Mike Kindred is no ordinary blues pianist. Over the past thirty odd years he has penned a blues classic, worked with blues legends Stevie Ray and Jimmie Vaughan, Lou Ann Barton, Lightnin' Hopkins, Big Mama Thornton and James Cotton. He's toured extensively with Johnny "Clyde" Copeland, Gatemouth Brown and Delbert McClinton. A stint with the incredible Joe Ely band of the early 80's saw him working across North America and Europe sharing stages with the likes of The Rolling Stones, Linda Ronstadt and The Clash. Through it all he has developed and maintained a unique, "personal" style that transcends traditional blues borders by incorporating elements of jazz, gospel and rock.
Buoyed by his father's encouragement to explore his "swing sensibility" while taking classical piano lessons as a youngster, Dallas native Kindred stretched out and discovered the many facets of jazz. He was particularly drawn to the piano of Oscar Peterson and Herbie Nichols, while at the same time listening to John Lee Hooker and Elmore James. And then there was Boogie-Woogie. "I've been playing Boogie-Woogie all my life, it seems", says Kindred. As a teenager he co-founded Krackerjack, a hard rocking blues band that featured the rhythm section of Tommy Shannon and Uncle John Turner. In Austin, that band went through a succession of guitarists including Stevie Ray Vaughan. That association led to Triple Threat with Stevie Ray, Lou Ann Barton and W.C. Clark and co-writing the song that would eventually, as he relates, "be my greatest success, my calling card, the song that has paid my bills for 13 years and made me a homeowner, "Cold Shot"."
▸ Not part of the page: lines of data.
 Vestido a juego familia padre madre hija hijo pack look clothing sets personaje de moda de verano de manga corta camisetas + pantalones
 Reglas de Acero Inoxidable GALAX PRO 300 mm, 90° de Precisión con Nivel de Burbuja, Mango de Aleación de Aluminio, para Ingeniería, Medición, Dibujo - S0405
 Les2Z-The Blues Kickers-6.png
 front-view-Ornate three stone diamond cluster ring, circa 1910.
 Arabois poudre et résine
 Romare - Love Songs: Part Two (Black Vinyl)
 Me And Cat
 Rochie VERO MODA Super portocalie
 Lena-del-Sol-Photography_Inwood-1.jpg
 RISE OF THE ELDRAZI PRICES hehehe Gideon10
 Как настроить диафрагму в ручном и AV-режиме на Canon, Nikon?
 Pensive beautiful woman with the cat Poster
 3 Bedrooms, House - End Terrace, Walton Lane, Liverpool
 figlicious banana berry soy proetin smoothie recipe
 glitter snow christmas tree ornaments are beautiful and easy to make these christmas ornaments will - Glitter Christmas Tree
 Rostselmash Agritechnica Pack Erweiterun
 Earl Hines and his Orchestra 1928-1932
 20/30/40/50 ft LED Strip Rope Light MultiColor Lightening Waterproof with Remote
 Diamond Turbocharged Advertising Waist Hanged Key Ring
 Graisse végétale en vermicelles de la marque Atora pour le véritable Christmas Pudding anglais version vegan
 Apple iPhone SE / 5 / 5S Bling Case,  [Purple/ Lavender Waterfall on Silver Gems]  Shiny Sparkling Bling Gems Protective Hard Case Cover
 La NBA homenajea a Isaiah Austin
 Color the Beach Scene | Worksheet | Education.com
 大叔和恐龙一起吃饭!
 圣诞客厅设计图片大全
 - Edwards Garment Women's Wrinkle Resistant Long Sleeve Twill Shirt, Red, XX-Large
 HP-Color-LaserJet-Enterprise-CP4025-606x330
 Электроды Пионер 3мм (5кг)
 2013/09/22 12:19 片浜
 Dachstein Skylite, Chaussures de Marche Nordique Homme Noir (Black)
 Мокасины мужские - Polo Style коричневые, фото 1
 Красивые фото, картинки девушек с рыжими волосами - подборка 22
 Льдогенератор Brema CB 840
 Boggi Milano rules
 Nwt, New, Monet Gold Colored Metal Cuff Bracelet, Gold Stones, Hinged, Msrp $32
After 20 years of being an experienced and in demand sideman, Kindred decided that, "My apprenticeship was over and it was time to do what I do best." The band Shakedown followed, with limited success, followed by a series of duos. Then the business side of the music scene intervened. "It's hard to keep a band together, keep the players happy and keep the jobs coming in. The economics of the scene in Austin are such that everyone is a free agent; they go where the money is." 1999 and 2000 saw Kindred working primarily as a hired gun in the studio where a producer who heard him warming up one day encouraged him to "record that stuff." Which is where Loudhouse Records enters the scene. Producer and label owner Booka Michel took on the project of recording an all-piano record with Mike Kindred and a drummer. "Booka has an eclectic enough label that he figured an album like this would work", said Kindred, "and he introduced me to a killer drummer in Dexter Walker".
The result is an album that showcases 14 original songs and the incredibly steady and strong left hand of Mike Kindred. It's there, holding down the bottom end along with Walkers' kit, while Kindred's left hand explores jazz, rock and a touch of New Orleans for good measure. "Because we're not working in a traditional trio format with a bass player, my left hand always has to be there, playing the bass line with the drummer", Kindred explains, "but that leaves my right hand free to showcase my personal style of blues that has jazz strains and other touches".
The recording itself was "not an easy session", according to Kindred. "We rehearsed it and went into the studio (Cedar Creek Studios in Austin) with the expressed intention to strictly let people hear what happens when a piano player and a drummer sit down. There were no overdubs, save for a couple of vocals." As such, the recording has a spontaneity and live feel that invites the listener right into the studio for that session.
However, it's not easy recording an album of blues piano that has the dynamics to keep you listening time after time. Kindred has accomplished just that, with rolling barrelhouse, boogie, down 'n' dirty blues, jazz chording and a touch of blues-rock. No easy feat, but then Mike Kindred has over 3 decades of first hand experience with audiences and musicians to draw from.
With the release of his Loudhouse Records debut "Handstand" Mike Kindred has served notice that he's ready to share his personal musical vision with the world at large. Open your ears and take it in.